*REQUIREMENT:* Format the records below as a numbered list, omitting the blank lines.

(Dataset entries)
%%

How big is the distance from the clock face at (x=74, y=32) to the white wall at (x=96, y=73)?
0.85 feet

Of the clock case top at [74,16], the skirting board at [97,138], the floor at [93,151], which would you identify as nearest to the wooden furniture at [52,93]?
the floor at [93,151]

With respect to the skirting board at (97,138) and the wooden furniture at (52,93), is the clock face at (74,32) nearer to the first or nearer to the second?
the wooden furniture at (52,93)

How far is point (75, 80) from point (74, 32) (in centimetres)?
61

%%

*TASK RESULT:*
1. How big is the distance from the clock face at (x=74, y=32) to the white wall at (x=96, y=73)?
2. 0.85 feet
3. Of the clock case top at [74,16], the skirting board at [97,138], the floor at [93,151], which would you identify as nearest to the wooden furniture at [52,93]?
4. the floor at [93,151]
5. With respect to the skirting board at (97,138) and the wooden furniture at (52,93), is the clock face at (74,32) nearer to the first or nearer to the second?
6. the wooden furniture at (52,93)
7. How far is point (75, 80) from point (74, 32) (in centimetres)?
8. 61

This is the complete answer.